----- Text provided
Today.Az » Weird / Interesting » Organized crime is wiping out wildlife, report finds
28 July 2011 [21:08] - Today.Az
A paper by WCS conservationist Elizabeth Bennett says that an immense,
increasingly sophisticated illegal trade in wildlife parts conducted by
organized crime, coupled with antiquated enforcement methods, are
decimating the world's most beloved species including rhinos, tigers,
and elephants on a scale never before seen.
The paper, published June 7 on the online issue of the journal Oryx,
says that much of the trade is driven by wealthy East Asian markets
that have a seemingly insatiable appetite for wildlife parts.
According to the paper, organized crime syndicates using
sophisticated smuggling operations have penetrated even previously
secure wildlife populations. Some of the elaborate methods include:
hidden compartments in shipping containers; rapidly changing of
smuggling routes; and the use of e-commerce whose locations are
difficult to detect.
----------
[Written tasks]
1. In the wildlife trade article, swap "insatiable" for "unending" in the passage starting at "The paper, published" and ending at "for wildlife parts.".
2. Name every smuggling method the wildlife trade article gives as an example.
3. Answer these from the wildlife trade article:
(a) Who wrote the paper?
(b) In which journal was it published?
(c) What have organized crime syndicates penetrated?
The entries after this point have nothing to do with the wildlife trade article.
----- Dataset rows
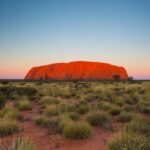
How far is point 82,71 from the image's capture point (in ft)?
468

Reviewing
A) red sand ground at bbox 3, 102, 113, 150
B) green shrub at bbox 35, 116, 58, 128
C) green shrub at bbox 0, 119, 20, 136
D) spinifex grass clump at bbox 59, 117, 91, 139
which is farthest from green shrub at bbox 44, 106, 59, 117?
spinifex grass clump at bbox 59, 117, 91, 139

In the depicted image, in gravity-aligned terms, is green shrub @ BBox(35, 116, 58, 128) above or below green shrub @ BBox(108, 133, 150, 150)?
below

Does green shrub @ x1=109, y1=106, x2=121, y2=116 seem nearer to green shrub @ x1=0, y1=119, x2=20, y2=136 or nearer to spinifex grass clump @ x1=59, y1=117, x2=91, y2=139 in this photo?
spinifex grass clump @ x1=59, y1=117, x2=91, y2=139

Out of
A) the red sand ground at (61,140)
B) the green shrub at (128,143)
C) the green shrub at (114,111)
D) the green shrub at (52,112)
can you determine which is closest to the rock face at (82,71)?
the green shrub at (114,111)

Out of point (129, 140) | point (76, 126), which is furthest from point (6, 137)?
point (129, 140)

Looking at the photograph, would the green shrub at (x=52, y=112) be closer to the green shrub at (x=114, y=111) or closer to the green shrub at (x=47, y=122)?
the green shrub at (x=47, y=122)

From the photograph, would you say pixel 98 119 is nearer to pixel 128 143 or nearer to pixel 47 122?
pixel 47 122

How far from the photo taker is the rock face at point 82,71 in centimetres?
13762

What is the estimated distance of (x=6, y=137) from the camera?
244 inches

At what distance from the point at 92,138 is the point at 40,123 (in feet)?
8.01

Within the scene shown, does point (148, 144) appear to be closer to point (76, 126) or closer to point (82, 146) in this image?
point (82, 146)

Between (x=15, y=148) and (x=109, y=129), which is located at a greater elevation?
(x=15, y=148)

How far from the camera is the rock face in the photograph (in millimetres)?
137625

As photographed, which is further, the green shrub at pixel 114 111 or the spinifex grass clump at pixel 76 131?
the green shrub at pixel 114 111
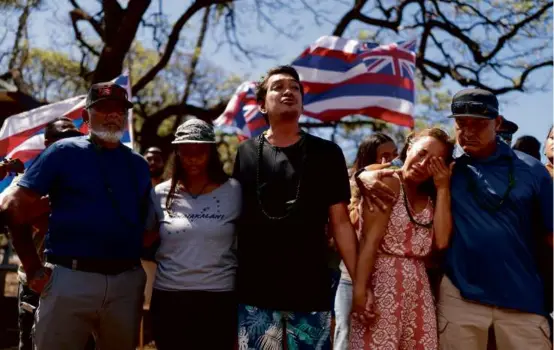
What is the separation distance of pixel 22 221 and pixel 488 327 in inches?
97.0

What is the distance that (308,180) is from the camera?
3014mm

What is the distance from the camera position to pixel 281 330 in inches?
113

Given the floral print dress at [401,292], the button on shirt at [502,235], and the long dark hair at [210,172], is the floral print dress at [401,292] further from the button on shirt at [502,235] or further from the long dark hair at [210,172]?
the long dark hair at [210,172]

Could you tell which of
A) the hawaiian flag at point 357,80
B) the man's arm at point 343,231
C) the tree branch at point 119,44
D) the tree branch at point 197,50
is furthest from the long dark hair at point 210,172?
the tree branch at point 197,50

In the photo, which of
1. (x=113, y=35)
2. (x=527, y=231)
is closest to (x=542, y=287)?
(x=527, y=231)

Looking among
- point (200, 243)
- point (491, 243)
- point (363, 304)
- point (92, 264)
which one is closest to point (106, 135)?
point (92, 264)

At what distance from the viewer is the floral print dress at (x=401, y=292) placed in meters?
2.86

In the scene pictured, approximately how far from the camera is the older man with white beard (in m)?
3.08

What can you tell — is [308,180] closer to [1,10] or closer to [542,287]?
[542,287]

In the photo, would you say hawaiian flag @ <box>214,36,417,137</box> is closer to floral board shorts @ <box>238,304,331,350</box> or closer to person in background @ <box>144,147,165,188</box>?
person in background @ <box>144,147,165,188</box>

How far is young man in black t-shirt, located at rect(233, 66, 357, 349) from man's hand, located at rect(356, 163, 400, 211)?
0.10m

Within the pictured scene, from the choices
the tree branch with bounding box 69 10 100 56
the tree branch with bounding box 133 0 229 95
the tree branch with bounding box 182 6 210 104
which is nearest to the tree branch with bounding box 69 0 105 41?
the tree branch with bounding box 69 10 100 56

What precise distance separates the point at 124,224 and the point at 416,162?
5.24 feet

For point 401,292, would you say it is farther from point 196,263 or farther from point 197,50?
point 197,50
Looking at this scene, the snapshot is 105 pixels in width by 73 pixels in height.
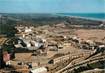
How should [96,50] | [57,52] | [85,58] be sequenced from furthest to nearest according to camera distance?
1. [96,50]
2. [57,52]
3. [85,58]

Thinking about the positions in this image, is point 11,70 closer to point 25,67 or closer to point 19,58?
point 25,67

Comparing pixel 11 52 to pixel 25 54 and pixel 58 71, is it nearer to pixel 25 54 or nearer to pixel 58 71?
pixel 25 54

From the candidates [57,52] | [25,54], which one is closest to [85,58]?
[57,52]

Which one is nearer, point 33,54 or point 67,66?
point 67,66

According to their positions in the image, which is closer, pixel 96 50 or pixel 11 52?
pixel 11 52

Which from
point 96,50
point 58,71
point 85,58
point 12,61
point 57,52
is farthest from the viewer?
point 96,50

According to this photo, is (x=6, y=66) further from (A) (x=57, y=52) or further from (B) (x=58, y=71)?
(A) (x=57, y=52)

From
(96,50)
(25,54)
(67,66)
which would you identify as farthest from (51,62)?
(96,50)

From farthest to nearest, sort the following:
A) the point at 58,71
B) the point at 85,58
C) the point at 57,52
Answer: the point at 57,52
the point at 85,58
the point at 58,71
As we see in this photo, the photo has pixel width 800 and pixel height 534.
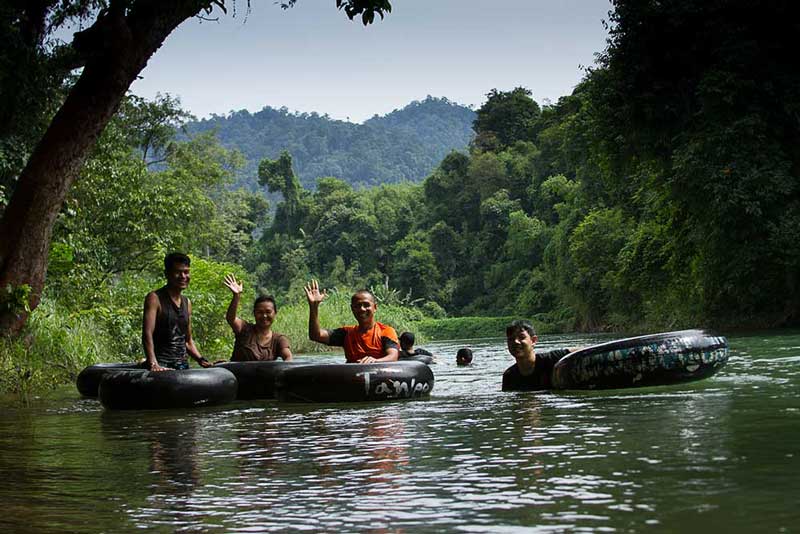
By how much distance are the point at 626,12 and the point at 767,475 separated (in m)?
22.2

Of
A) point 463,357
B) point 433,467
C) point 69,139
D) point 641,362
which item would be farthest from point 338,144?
point 433,467

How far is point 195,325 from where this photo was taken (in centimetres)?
1978

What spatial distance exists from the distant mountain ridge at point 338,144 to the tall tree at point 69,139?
11663 centimetres

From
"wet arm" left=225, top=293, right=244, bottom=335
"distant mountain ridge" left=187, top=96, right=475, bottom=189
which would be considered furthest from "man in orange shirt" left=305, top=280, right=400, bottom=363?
"distant mountain ridge" left=187, top=96, right=475, bottom=189

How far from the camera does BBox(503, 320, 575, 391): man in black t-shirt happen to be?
977 centimetres

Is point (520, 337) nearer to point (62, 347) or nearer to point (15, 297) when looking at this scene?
point (15, 297)

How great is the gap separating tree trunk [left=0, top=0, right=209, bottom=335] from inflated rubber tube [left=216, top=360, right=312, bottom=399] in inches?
111

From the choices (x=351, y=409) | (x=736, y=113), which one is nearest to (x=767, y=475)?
(x=351, y=409)

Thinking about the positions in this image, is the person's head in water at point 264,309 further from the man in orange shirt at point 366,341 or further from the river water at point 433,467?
the river water at point 433,467

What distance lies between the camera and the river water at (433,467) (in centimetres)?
395

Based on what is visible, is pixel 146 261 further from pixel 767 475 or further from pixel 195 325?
pixel 767 475

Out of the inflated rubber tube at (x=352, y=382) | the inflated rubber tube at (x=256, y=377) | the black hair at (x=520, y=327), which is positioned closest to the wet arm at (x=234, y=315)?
the inflated rubber tube at (x=256, y=377)

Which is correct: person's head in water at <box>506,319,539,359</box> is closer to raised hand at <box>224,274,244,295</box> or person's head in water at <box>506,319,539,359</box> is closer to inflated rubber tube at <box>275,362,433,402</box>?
inflated rubber tube at <box>275,362,433,402</box>

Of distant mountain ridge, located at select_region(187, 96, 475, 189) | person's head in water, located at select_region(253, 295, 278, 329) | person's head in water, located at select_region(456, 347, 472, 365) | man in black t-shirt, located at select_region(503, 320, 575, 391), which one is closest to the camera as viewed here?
man in black t-shirt, located at select_region(503, 320, 575, 391)
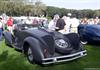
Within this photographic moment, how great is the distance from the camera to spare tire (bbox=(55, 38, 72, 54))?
9.19m

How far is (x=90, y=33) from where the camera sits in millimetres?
13469

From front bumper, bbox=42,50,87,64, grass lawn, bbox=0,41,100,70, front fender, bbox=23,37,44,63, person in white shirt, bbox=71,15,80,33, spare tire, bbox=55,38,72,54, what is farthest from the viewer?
person in white shirt, bbox=71,15,80,33

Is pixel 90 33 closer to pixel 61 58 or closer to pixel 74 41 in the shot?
pixel 74 41

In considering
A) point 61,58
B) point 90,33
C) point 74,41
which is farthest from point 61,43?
point 90,33

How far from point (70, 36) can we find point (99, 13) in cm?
8290

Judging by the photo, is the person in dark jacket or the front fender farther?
the person in dark jacket

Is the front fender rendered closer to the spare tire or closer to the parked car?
the spare tire

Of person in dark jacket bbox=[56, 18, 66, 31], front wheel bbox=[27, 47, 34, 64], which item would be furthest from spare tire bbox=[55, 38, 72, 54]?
person in dark jacket bbox=[56, 18, 66, 31]

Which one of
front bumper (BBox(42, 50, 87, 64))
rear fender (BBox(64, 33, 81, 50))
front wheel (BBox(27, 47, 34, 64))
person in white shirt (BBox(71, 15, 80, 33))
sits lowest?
person in white shirt (BBox(71, 15, 80, 33))

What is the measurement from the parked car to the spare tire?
12.2 feet

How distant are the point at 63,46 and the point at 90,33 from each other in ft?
14.3

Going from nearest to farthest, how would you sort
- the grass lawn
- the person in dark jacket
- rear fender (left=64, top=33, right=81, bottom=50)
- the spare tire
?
the grass lawn, the spare tire, rear fender (left=64, top=33, right=81, bottom=50), the person in dark jacket

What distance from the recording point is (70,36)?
10.1 metres

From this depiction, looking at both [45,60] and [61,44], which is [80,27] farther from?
[45,60]
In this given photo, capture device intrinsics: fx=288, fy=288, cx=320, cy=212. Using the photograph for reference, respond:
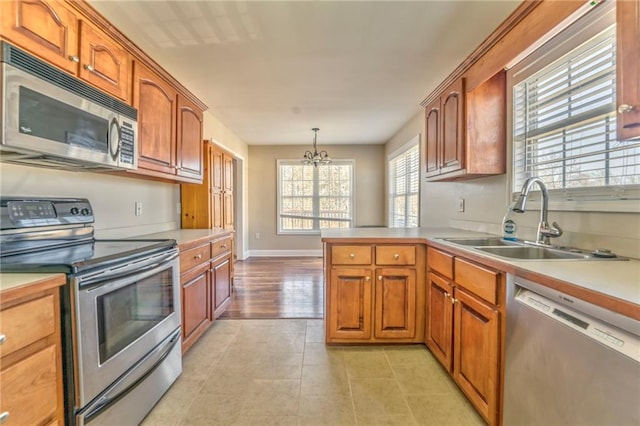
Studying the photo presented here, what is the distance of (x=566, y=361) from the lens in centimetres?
101

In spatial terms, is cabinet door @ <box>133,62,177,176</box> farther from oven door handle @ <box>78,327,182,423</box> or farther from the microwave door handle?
oven door handle @ <box>78,327,182,423</box>

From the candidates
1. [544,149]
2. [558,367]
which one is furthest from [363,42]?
[558,367]

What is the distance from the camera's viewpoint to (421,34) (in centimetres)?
205

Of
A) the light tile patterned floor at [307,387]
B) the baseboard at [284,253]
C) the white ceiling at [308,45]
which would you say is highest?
the white ceiling at [308,45]

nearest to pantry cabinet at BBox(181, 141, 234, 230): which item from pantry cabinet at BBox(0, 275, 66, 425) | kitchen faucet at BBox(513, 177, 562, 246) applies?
pantry cabinet at BBox(0, 275, 66, 425)

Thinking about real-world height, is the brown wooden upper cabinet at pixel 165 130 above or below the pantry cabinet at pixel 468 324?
above

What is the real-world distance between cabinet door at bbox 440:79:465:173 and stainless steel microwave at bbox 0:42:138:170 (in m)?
2.38

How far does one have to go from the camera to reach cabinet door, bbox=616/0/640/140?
40.8 inches

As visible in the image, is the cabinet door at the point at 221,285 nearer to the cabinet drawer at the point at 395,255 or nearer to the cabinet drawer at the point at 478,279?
the cabinet drawer at the point at 395,255

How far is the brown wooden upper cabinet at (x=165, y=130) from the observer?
83.0 inches

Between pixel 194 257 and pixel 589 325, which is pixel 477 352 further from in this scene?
pixel 194 257

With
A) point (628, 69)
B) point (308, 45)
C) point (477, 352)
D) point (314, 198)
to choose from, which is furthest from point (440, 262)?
point (314, 198)

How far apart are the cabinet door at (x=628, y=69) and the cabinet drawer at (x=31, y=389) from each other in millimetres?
2327

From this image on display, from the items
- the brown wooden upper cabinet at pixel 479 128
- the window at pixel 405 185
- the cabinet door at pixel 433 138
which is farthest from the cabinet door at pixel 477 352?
the window at pixel 405 185
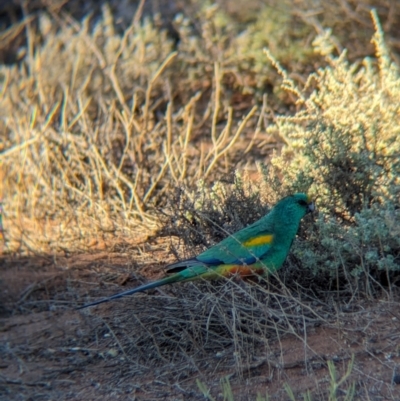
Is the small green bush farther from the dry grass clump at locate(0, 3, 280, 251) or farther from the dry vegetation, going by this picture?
the dry grass clump at locate(0, 3, 280, 251)

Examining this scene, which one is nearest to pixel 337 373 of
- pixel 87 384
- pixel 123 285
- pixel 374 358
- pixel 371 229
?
pixel 374 358

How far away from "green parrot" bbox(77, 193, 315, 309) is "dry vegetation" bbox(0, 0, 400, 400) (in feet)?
0.34

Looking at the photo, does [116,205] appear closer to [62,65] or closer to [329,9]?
[62,65]

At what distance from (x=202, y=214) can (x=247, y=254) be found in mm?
607

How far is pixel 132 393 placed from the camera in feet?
13.4

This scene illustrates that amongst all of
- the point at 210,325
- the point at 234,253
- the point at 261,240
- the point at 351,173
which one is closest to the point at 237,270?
the point at 234,253

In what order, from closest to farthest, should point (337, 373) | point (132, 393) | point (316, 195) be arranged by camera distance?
point (337, 373), point (132, 393), point (316, 195)

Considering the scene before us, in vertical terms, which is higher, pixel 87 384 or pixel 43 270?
pixel 87 384

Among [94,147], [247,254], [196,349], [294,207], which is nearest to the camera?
[196,349]

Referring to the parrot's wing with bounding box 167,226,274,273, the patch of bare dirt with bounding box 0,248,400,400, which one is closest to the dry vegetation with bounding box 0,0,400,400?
the patch of bare dirt with bounding box 0,248,400,400

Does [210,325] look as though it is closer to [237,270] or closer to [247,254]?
[237,270]

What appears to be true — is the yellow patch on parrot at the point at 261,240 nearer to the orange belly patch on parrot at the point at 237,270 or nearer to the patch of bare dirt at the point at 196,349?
the orange belly patch on parrot at the point at 237,270

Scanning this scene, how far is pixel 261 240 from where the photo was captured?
14.5ft

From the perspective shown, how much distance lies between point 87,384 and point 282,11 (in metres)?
5.67
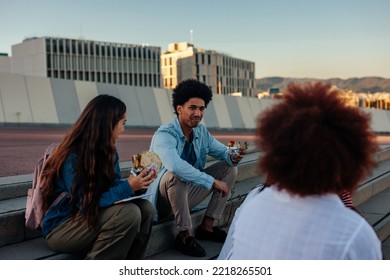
----------
[Outputs for the tasks]
1.
The paper, published June 7 on the online issue of the journal Oryx,
says that much of the trade is driven by wealthy East Asian markets
that have a seemingly unending appetite for wildlife parts.

2.
- Hidden compartments in shipping containers
- Rapidly changing smuggling routes
- The use of e-commerce whose locations are difficult to detect

3.
(a) Elizabeth Bennett, a WCS conservationist
(b) Oryx
(c) Previously secure wildlife populations